Tue November 19, 2024 4:00 pm
CUA Seminar – Philip Kim: Anyon Braiding in Graphene Quantum Hall Interferometer
Location:Harvard Ory Forum (301 A/B) in the Goel Building (60 Oxford)
Philip Kim,
Harvard University
Ten Minute Talk:"Sensing Electron Spins of Copper Phthalocyanine via Relaxometry of Shallow NVs in Diamond" by
Boning Li,
MIT
The search for anyons, quasiparticles with fractional charge and exotic exchange statistics, has inspired decades of condensed matter research. Moreover, it has been predicted that exchange braiding of these particles, especially non-abelian anyons, can produce topologically protected logic operations that can serve as building blocks for fault-tolerant quantum computing. Fractional quantum Hall (FQH) effects, in which electrons are confined to two spatial dimensions and subjected to large magnetic fields, have long been predicted to host emergent fractionally charged excitations that obey neither fermionic nor bosonic exchange statistics.
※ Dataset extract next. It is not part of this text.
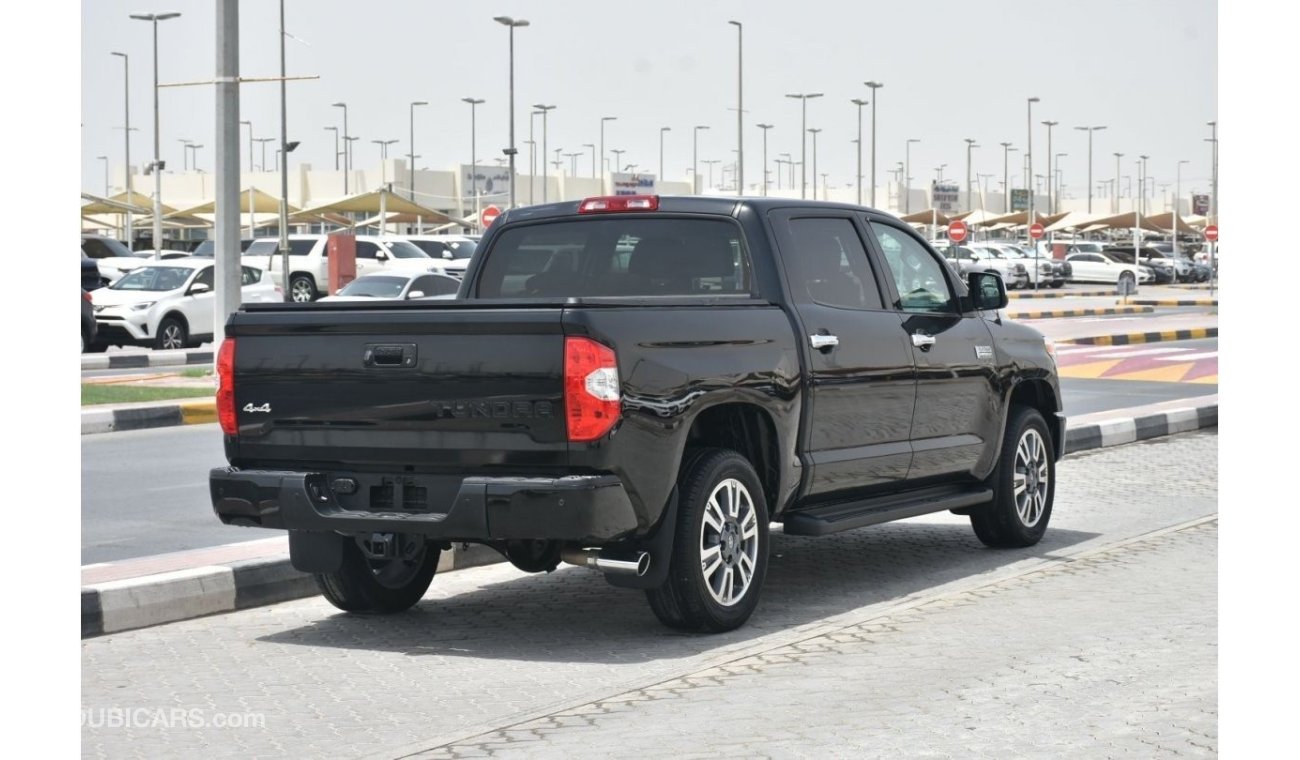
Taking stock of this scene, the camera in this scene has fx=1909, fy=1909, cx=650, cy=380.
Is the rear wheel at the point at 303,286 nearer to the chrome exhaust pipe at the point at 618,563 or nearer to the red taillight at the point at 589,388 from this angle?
the chrome exhaust pipe at the point at 618,563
Quantum Hall (QH) interferometers allow direct observation of the anyon braiding phase via discrete interference phase jumps as the quasiparticle number changes. FQH Fabry-Pérot (FP) interferometers allow direct measurements of anyon entanglement via the entanglement phase (equivalently two exchanges) of quasiparticles around a confined cavity. By partially backscattering the current at two quantum point contact (QPC) constrictions, the conductance through the FP cavity includes interference terms depending on the phase accrued by quantum Hall (QH) edge-traveling quasiparticles. In this talk, we discuss the observation of the universal anyonic braiding phase in graphene-based quantum Hall interferometers. We demonstrate a new way to characterize the anyon exchange statistics using random telegraph noise that can be controlled by experimental parameters.